**Ziel der Übung**
Gib den Abschnitt des Lesetexts beginnend bei „Trotz dieser Relativierungen: Eine“ und endend bei „mein Schreibtisch geräumt.“ wieder und benenne darin „Bauverwalter“ in „Bauinspektor“ um.

«Ich wusste immer, dass ich Kritik ausgesetzt sein würde»

  03.03.2023 Frutigen

Neun Jahre lang war Peter Wenger Bauverwalter in Frutigen, seine Amtszeit verlief phasenweise turbulent. Kurz nach seiner Pension zieht er nun Bilanz.

JULIAN ZAHND
Peter Wenger war ein beruflicher Quereinsteiger. Den gelernten Metallbauschlosser mit Weiterbildung zum Technischen Kaufmann zog es schon früh in die Politik – zunächst in die Baukommission seiner Heimatgemeinde Längenbühl, danach in den dortigen Gemeinderat ins Ressort Bau und schliesslich ins Gemeindevizepräsidium. Nachdem er sich im Alter von 50 Jahren entsprechend weitergebildet hatte, amtete er in Wohlen vier Jahre lang als stellvertretender Bauverwalter. 2014 wechselte er nach Frutigen, wo er bis zur Pension bleiben wollte – also bis letzte Woche.

Es waren teils ruppige neun Jahre. Zunächst musste sich der neue Bauverwalter um Altlasten seiner Vorgänger kümmern: Das Gebühreninkasso in den Bereichen Abwasser und Strassen war während Jahren mangelhaft ausgeführt worden, bis der Regierungsstatthalter Druck machte. Die zunehmende Gesetzesdichte – vor allem was das Bauen ausserhalb der Bauzone betrifft –, führte in der Bevölkerung zu Unmut, der sich unter anderem explizit gegen den Bauverwalter richtete.

Seit Ende Februar ist Peter Wenger im Ruhestand. Im Interview verrät er, wie er sich im Spannungsfeld zwischen Bürgernähe und Gesetzestreue zurechtfand und weshalb er seinem Nachfolger bei der Amtsübergabe ein Stück Eisenerz überreichte.

«Frutigländer»: Herr Wenger, mit welchem Gefühl verliessen Sie Frutigen nach Ihrem letzten Arbeitstag?
Peter Wenger:
Mit einem guten Gefühl. Ich ging ohne Groll und bin der Ansicht, dass eine wesentliche Mehrheit der Bevölkerung mit meiner Arbeit zufrieden war.

Das war wohl nicht immer so: Im März 2020 forderten fast 250 Personen mit einer Petition Ihren Rücktritt.
Diese Zahl hatte mich damals tatsächlich überrascht. Ich gewann später aber den Eindruck, dass längst nicht alle UnterzeichnerInnen ein Problem mit mir hatten. Einige kannten mich gar nicht persönlich und würden die Petition heute womöglich nicht mehr unterstützen.

Trotz dieser Relativierungen: Eine solche Kampagne nagt doch an einem. Wie kamen Sie mit der Kritik zurecht?
Ein Bekannter von mir sagte einmal, 3 Prozent Unzufriedene gebe es immer. Wenn nicht, mache man seinen Job nicht richtig. Bereits vor Stellenantritt war mir bewusst, dass ich als Bauverwalter Kritik ausgesetzt sein würde, das gehört halt einfach dazu. Ich konnte beispielsweise nicht erwarten, nach der Einforderung von zwei Millionen Franken nachträglicher Gebühren Jubel zu ernten. Ich bin vor neun Jahren nach Frutigen gekommen, um mich hier pensionieren zu lassen, daher liess ich mich nicht so rasch verunsichern. Nach Eingang der Petition signalisierte ich dem Gemeinderat aber: Wenn ich für euch nicht mehr tragbar bin, dann gehe ich. Innerhalb von 30 Minuten ist mein Schreibtisch geräumt.

**Bereitgestelltes Material**
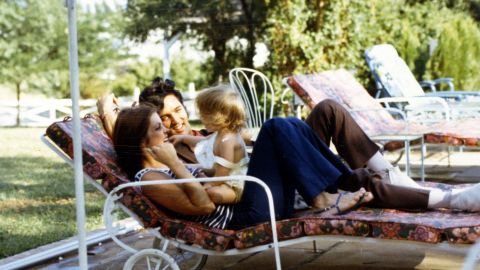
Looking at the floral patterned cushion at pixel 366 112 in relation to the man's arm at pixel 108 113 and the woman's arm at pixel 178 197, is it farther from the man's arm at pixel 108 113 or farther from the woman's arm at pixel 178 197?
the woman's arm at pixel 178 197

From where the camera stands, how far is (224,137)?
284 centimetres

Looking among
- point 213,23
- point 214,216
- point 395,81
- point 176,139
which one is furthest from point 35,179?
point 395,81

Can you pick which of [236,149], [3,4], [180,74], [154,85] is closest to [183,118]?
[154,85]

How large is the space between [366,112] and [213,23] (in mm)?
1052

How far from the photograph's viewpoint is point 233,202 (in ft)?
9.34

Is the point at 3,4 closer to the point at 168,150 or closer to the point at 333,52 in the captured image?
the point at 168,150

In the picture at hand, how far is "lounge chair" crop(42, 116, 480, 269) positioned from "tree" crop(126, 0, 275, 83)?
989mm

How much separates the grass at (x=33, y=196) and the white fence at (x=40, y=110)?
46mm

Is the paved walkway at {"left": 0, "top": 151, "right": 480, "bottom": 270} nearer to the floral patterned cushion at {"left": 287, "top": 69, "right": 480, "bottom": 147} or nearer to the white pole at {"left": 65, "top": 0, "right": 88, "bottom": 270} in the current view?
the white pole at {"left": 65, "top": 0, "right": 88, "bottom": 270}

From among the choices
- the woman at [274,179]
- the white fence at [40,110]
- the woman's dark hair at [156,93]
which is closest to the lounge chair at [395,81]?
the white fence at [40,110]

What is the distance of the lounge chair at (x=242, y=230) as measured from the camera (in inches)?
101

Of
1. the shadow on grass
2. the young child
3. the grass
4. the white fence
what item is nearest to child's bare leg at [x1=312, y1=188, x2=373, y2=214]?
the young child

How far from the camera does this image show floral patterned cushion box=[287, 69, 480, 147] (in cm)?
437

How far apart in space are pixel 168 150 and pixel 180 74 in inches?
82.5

**Vollständige Ausgabe**
Trotz dieser Relativierungen: Eine solche Kampagne nagt doch an einem. Wie kamen Sie mit der Kritik zurecht?
Ein Bekannter von mir sagte einmal, 3 Prozent Unzufriedene gebe es immer. Wenn nicht, mache man seinen Job nicht richtig. Bereits vor Stellenantritt war mir bewusst, dass ich als Bauinspektor Kritik ausgesetzt sein würde, das gehört halt einfach dazu. Ich konnte beispielsweise nicht erwarten, nach der Einforderung von zwei Millionen Franken nachträglicher Gebühren Jubel zu ernten. Ich bin vor neun Jahren nach Frutigen gekommen, um mich hier pensionieren zu lassen, daher liess ich mich nicht so rasch verunsichern. Nach Eingang der Petition signalisierte ich dem Gemeinderat aber: Wenn ich für euch nicht mehr tragbar bin, dann gehe ich. Innerhalb von 30 Minuten ist mein Schreibtisch geräumt.